Все молчали, как-то смущенно переглядывался между собою, а фельдшер качался и слушал о побоище великом, да не стерпевши и брякнул возгласом; «а что как все сии избиенные мертвецы на том свете вам, сударь, языки повысунут, да и учнут — яа, яа, яа!» — и высунув свой широкий, как лопата, язык, он закачался еще пуще; всеобщий смех едва сдерживался. Лаврентьич поскорей предложил хватить перед важным кушаньем и мигнул Облому Иванычу — «тащи-ко его, благодетеля-то под хреном!» Все выпили и вооружились вилками, в ожидании благодетеля, и чтоб как-нибудь замять медицинскую выходку и угрожающий смех, старик-унтер сказал что-то в пользу Сибирлетки: «А где ж ваш треножник-то, ведь в самом деле добрая скотинка должен быть он?»
«Верный, я вам доложу, и честнейший скот: хоть пироги дай ему караулить — не тронет!» — отвечал Лаврентьев.
«Уж будто и не тронет? — спросил-таки учебный, — сумительно что-то-с!»
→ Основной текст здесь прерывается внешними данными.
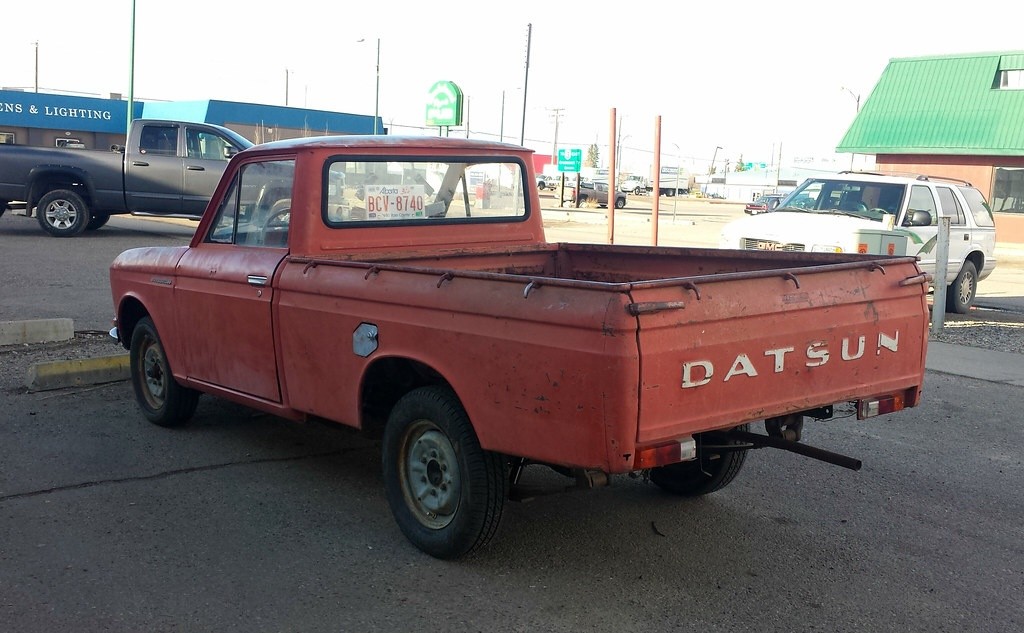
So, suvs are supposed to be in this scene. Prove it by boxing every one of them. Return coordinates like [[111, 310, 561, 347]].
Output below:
[[744, 194, 785, 216]]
«Вдохнет, а ни-ни — вот не понюхает!»
В это время Облом Иваныч, хватив наскоро стаканчик, простучал своей деревягой через комнату, забрал на кухне блюдо с благодетелем и торжественно вносил его на трапезу. Все взоры обратились туда… И вдруг мушкетер на всем ходу остановился, побагровел, устремил глаза на блюдо: как крутые берега куда-то утекшего озера, стояли холмы хрена по окраинам блюда, и как гладкая котловина того озера, лоснилось дно посудины, никакого благодетеля там не было!..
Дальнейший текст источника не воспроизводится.